[[ SELECTED EXCERPT open ]]

Non-Singleton Services in AngularJS

Undistraction picture Undistraction · May 18, 2013 · Viewed 53.9k times · Source

AngularJS clearly states in its documentation that Services are Singletons:

AngularJS services are singletons

Counterintuitively, module.factory also returns a Singleton instance.

Given that there are plenty of use-cases for non-singleton services, what is the best way to implement the factory method to return instances of a Service, so that each time an ExampleService dependency is declared, it is satisfied by a different instance of ExampleService?

Answer

Jonathan Palumbo picture Jonathan Palumbo · May 18, 2013

I'm not entirely sure what use case you are trying to satisfy. But it is possible to have a factory return instances of an object. You should be able to modify this to suit your needs.

[[ SELECTED EXCERPT closed ]]
[[ MATERIAL SUPPLIED open ]]

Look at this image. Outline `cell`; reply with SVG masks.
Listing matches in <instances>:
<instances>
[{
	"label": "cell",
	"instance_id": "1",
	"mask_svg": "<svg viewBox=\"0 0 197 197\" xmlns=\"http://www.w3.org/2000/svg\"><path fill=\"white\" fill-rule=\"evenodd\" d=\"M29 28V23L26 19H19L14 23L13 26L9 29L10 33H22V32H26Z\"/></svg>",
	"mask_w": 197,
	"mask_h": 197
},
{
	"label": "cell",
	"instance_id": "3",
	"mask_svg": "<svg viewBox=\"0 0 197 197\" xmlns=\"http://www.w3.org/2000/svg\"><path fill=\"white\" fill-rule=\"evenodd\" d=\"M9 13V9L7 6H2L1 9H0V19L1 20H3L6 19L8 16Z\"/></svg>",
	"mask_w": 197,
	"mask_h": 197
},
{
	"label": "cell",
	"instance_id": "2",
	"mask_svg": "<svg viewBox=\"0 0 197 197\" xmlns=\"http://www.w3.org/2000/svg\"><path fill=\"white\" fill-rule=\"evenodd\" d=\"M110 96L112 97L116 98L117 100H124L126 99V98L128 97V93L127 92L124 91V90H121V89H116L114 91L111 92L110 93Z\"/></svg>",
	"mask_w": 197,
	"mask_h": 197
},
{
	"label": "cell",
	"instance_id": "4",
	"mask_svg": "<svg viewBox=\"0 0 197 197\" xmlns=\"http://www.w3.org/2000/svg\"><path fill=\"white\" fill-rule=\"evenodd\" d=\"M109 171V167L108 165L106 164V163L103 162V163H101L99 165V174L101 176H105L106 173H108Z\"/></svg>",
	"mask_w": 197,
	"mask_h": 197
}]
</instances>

[[ MATERIAL SUPPLIED closed ]]

◆ **WHAT YOU HAVE TO DO**
Continue the AngularJS question-and-answer about non-singleton services from where it stops.

◆ **YOUR RESPONSE**
var ExampleApplication = angular.module('ExampleApplication', []);


ExampleApplication.factory('InstancedService', function(){

    function Instance(name, type){
        this.name = name;
        this.type = type;
    }

    return {
        Instance: Instance
    }

});


ExampleApplication.controller('InstanceController', function($scope, InstancedService){
       var instanceA = new InstancedService.Instance('A','string'),
           instanceB = new InstancedService.Instance('B','object');

           console.log(angular.equals(instanceA, instanceB));

});

JsFiddle

Updated

Consider the following request for non-singleton services. In which Brian Ford notes:

The idea that all services are singletons does not stop you from writing singleton factories that can instantiate new objects.

and his example of returning instances from factories:

myApp.factory('myService', function () {
  var MyThing = function () {};
  MyThing.prototype.foo = function () {};
  return {
    getInstance: function () {
      return new MyThing();
    }
  };
});

I would also argue his example is superior due to the fact that you do not have to use the new keyword in your controller. It is encapsulated within the getInstance method of the service.